I’m wondering if there are any ongoing clinical trials focusing on circadian clock genes in LUAD or other types of lung cancer? It will be very strong evidence for the significance of the current study if so.
I’m just wondering if the differences in sequencing platforms affects the results, since the discovery dataset(TCGA) is RNA-seq, and the validation dataset(GEO) is microarray. I’m wondering if a RNA-seq LUAD dataset as a validation dataset will produce more significant results.
Minor Comments:
Line 74: please replace “were extracted from the publicly available TCGA database” with “were retrieved from the NCI Genomic Data Commons”.
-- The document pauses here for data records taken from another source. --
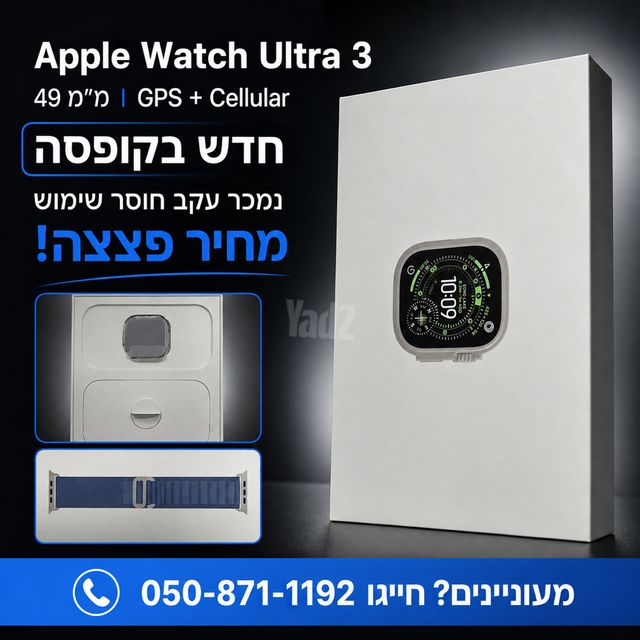 Apple watch Ultra 3,49 mm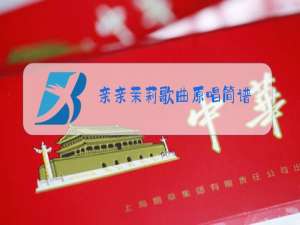 亲亲茉莉歌曲原唱简谱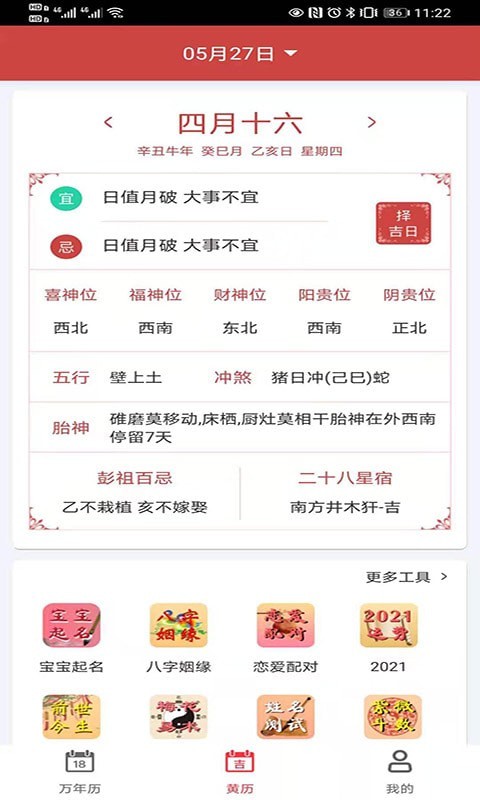 青芒日历app安卓版下载 v1.2.0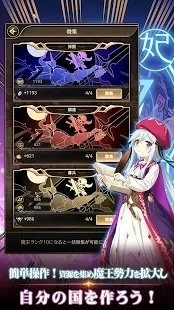 社畜魔王手机版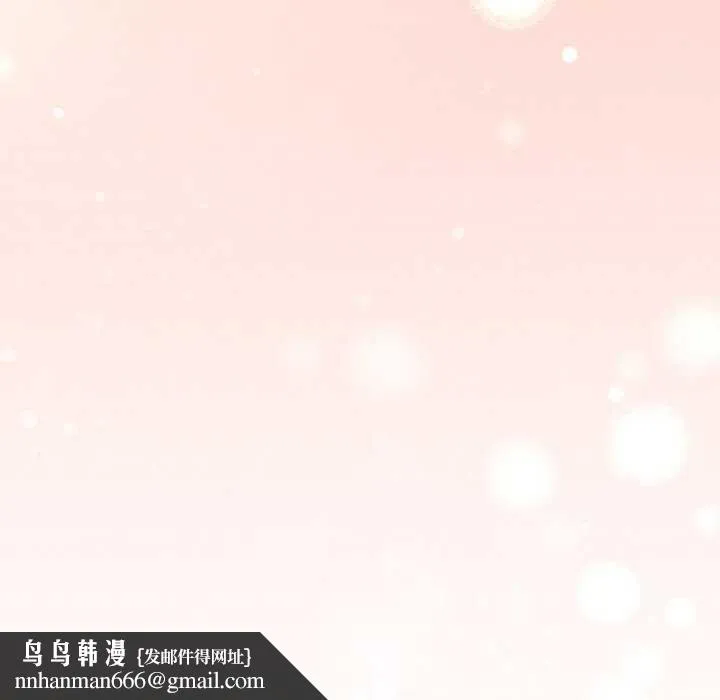 家人之间这样不好吧 - 第31話 - page 151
Line 63: please replace “using data extracted from The Cancer Genome Atlas (TCGA) database” with “using The Cancer Genome Atlas (TCGA) data obtained from the NCI Genomic Data Commons[add reference: https://www.nature.com/articles/s41588-021-00791-5 ]” .
It is great that a session of abbreviations was there to list all the abbreviations for the database names. I would recommend to also include abbreviations like LUAD, TCGA, TNM, GEO, DEG, LASSO, KEGG etc in that list.
All the gene names should be italic for all the gene names.
Figure 2E and 3E: the P value is not correctly formatted.